The clinical treatment of individuals with factitious ulcers is problematic because of the behavior of patients, normally very quiet and shy, reluctant in accepting the self-harm as the cause of the lesion itself [7, 11]. In these cases, the discontinuity of the harmful habits is the target of the treatment planning, which should consider the severity, intensity, and the frequency of the self-harm actions [11, 12]. The multidisciplinary treatment involving dentists, psychologists, and psychiatrist is essential in most severe cases [4, 6, 7, 9, 11].

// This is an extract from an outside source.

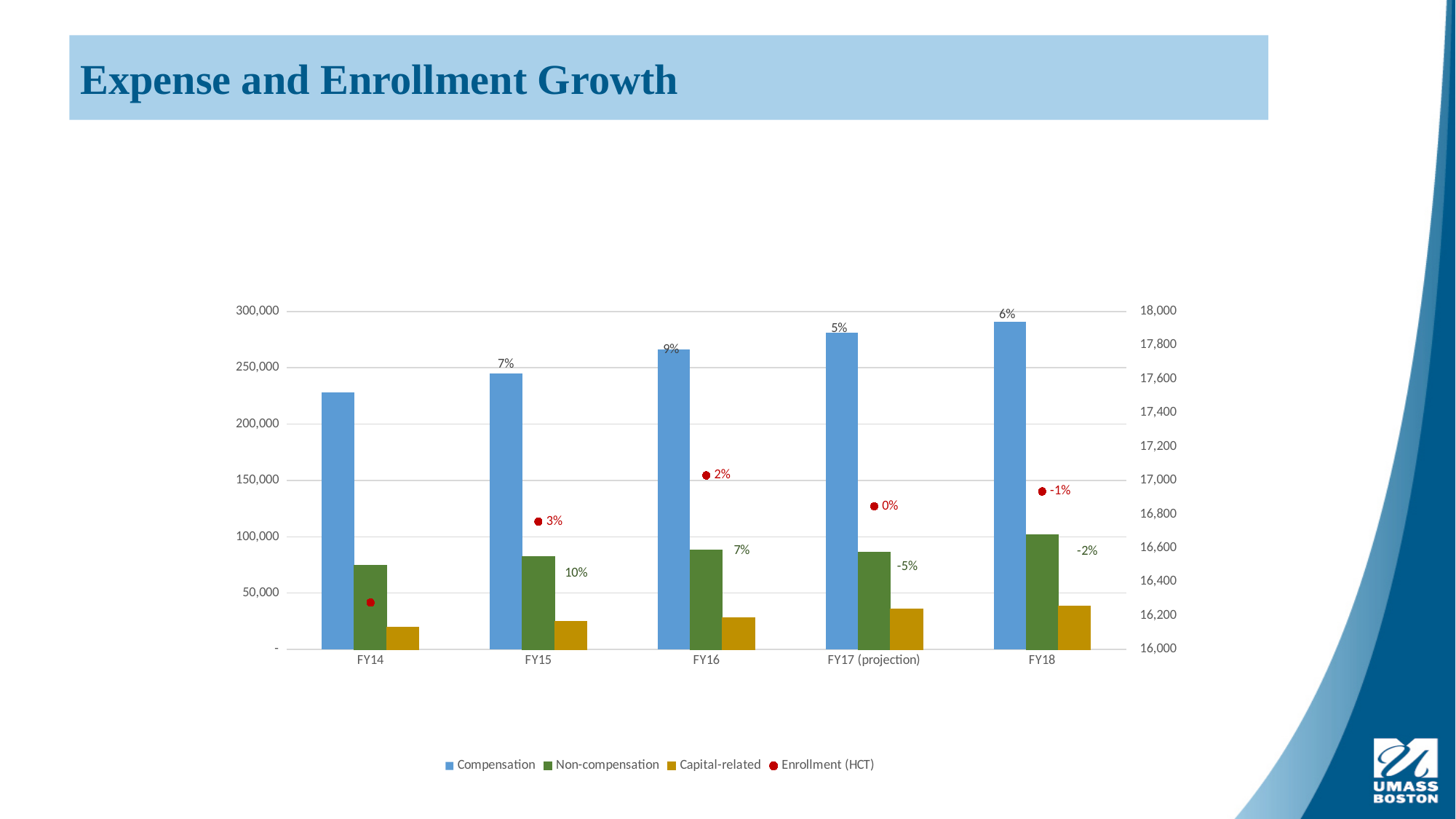
In which fiscal year is the Compensation bar the tallest? FY18 How many fiscal years are shown on the x axis? 5 Is the Capital-related value for FY18 greater or less than 50,000? less Which is larger in FY16, the Non-compensation bar or the Capital-related bar? Non-compensation How many series does the legend list? 4 Is the Compensation value for FY14 greater or less than 250,000? less What growth percentage is labeled on the Non-compensation bar for FY17 (projection)? -5% In which fiscal year is the Capital-related bar the shortest? FY14 Do the Compensation bars rise or fall from FY14 to FY18? rise What growth percentage is labeled on the Non-compensation bar for FY15? 10% What percentage is labeled next to the Enrollment (HCT) marker for FY18? -1% What growth percentage is labeled on the Compensation bar for FY16? 9%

In clinical failures, the use of mouthguards could be an alternative to restrict the deleterious habits, by the introduction of a customized mouthguard with lingual and labial barriers [13]. This appliance can avoid that the individual interpose the lip, cheek, and tongue between the tooth arches [11, 13], preventing the continuity of self-harm [13]. It is worth noting that the mouthguards do not treat the problem origin. Even the extraction of some or all teeth may be considered as an invasive alternative treatment to avoid persistent self-harm problems in cases without remission [13]. However, this treatment approach is not well accepted by parents.

In this present case, intraoral devices were not necessary to prevent self-harm. We achieved a satisfactory result by a clinical control of lesions with minimal intervention. The instruction of parents and the use of an anti-inflammatory ointment were enough to promote the healing of ulcers and the prevention of their recurrence. Besides, we emphasized the mandatory importance of oral hygiene to prevent secondary infections.

A comprehensive anamnesis associated with clinical examinations is important to the correct diagnosis and proper treatment of factitious oral ulcers. The early diagnosis of lesions and the recognition of their risk factors enable a more conservative clinical approach and the maintenance of the anatomical and physiological health of oral and perioral structures. Due to the lack of available literature on this topic, the establishment of a standardized treatment protocol is difficult. To achieve successful outcomes, the treatments of factitious oral ulcers should be individually tailored for each patient, with focus on a multidisciplinary approach, including psychotherapy and periodic clinical control of possible recurrences.

Competing Interests

The authors declare that there is no conflict of interests regarding the publication of this paper.